▶ [MATERIAL PROVIDED]:
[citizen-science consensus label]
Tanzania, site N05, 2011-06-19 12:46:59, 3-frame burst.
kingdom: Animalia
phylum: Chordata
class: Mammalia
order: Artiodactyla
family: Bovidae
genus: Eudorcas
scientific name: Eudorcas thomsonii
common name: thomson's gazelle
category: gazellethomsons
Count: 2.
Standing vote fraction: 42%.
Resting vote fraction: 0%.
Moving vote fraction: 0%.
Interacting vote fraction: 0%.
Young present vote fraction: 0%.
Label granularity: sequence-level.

* * *

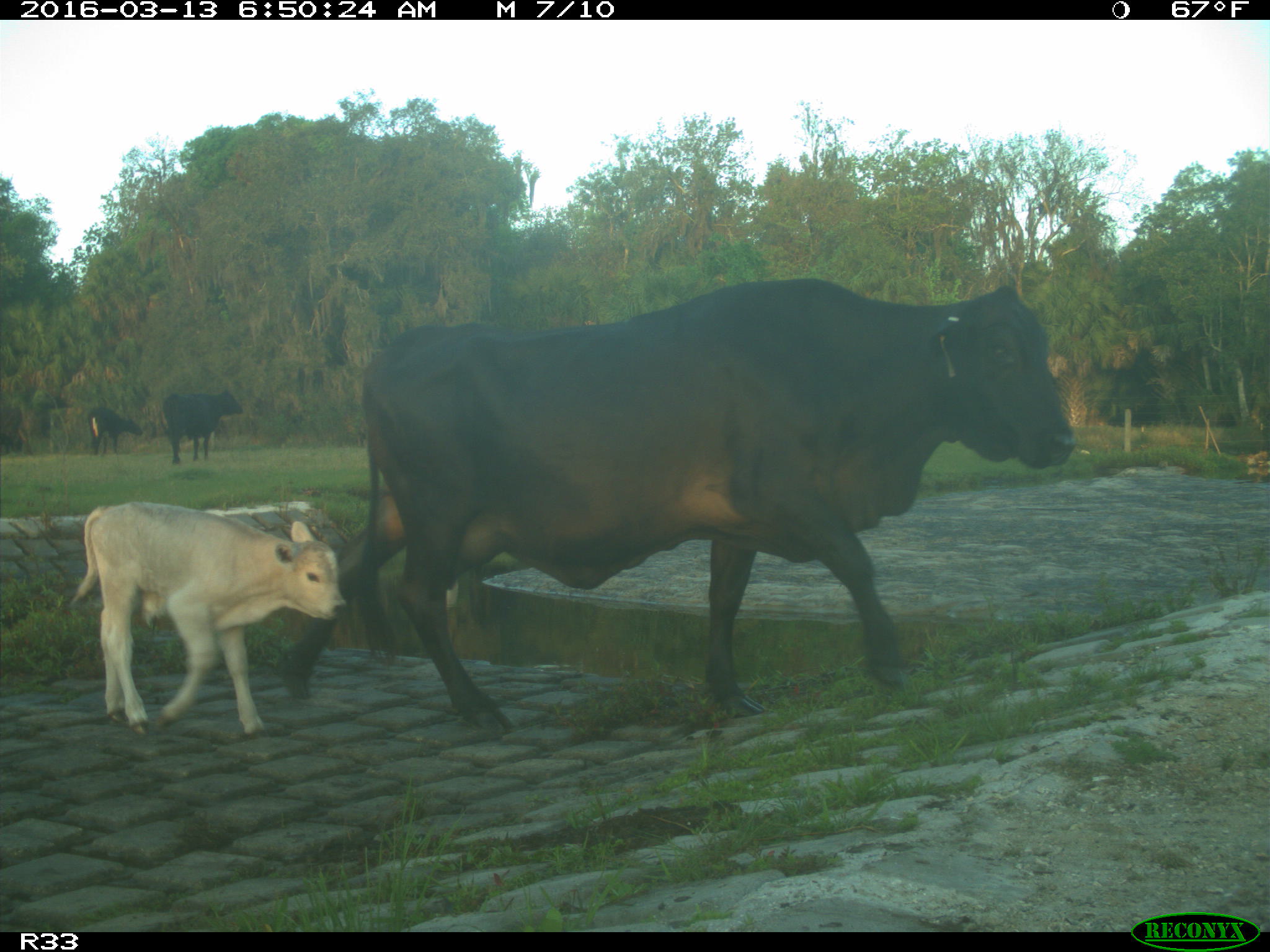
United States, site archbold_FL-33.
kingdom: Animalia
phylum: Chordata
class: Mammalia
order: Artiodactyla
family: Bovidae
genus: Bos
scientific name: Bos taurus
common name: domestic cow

...

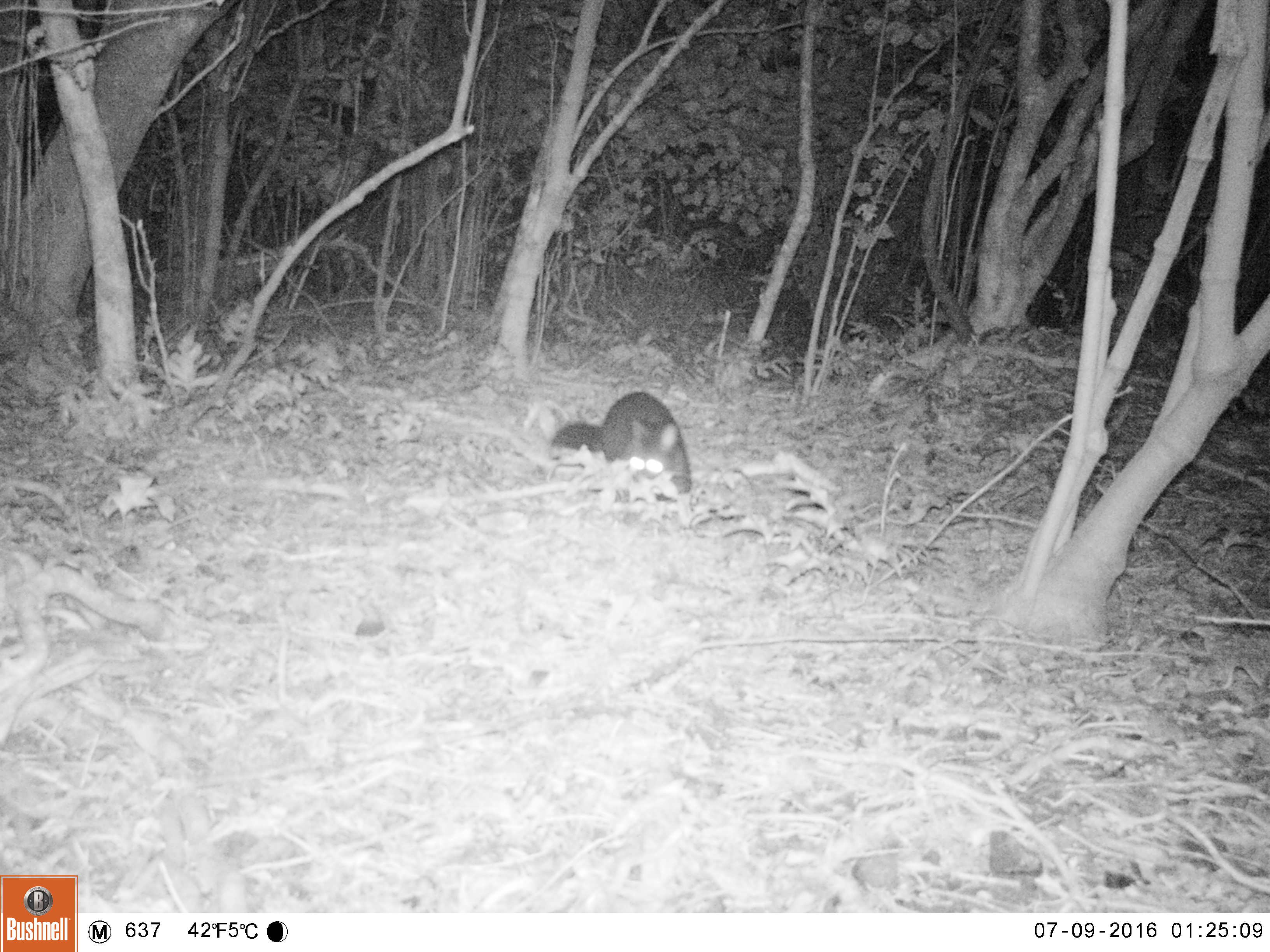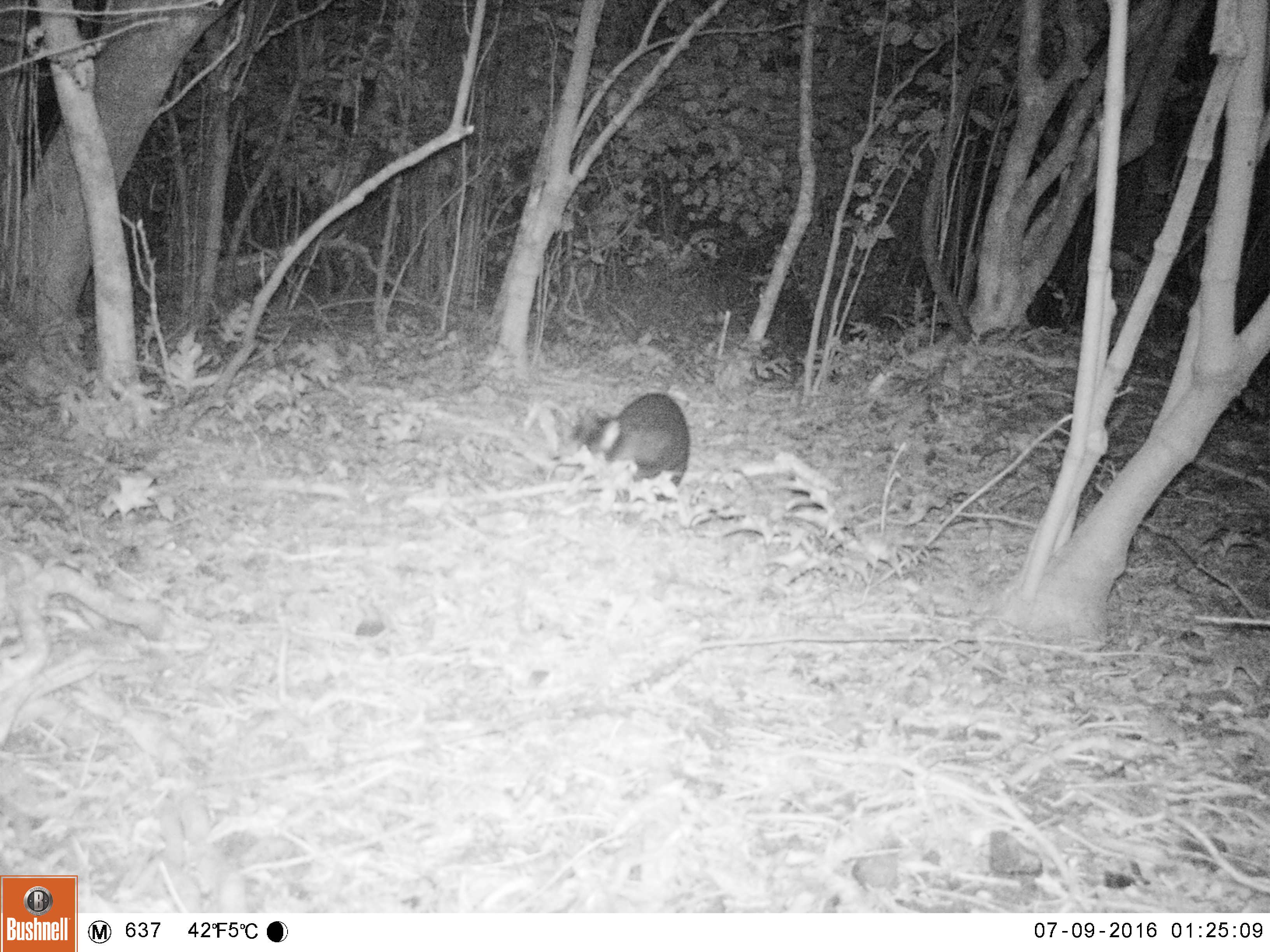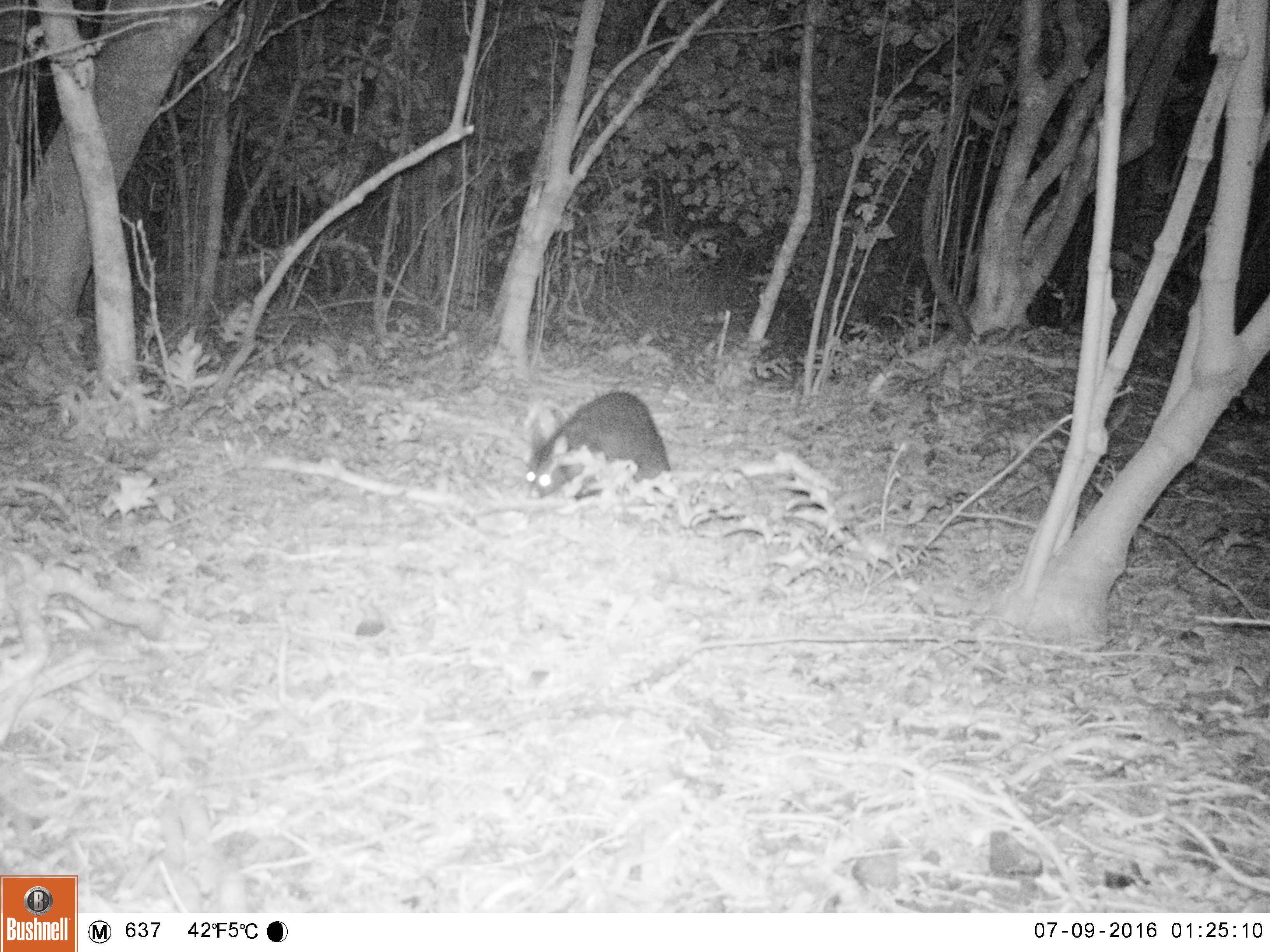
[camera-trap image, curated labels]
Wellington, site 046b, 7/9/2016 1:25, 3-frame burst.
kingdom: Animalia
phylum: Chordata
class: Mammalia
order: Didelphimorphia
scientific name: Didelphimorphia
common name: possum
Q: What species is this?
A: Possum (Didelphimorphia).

▶ [TASK STATEMENT]: Whenever a line of the entries contains the string "common", copy that line.

▶ [TASK ANSWER]:
common name: thomson's gazelle
common name: domestic cow
common name: possum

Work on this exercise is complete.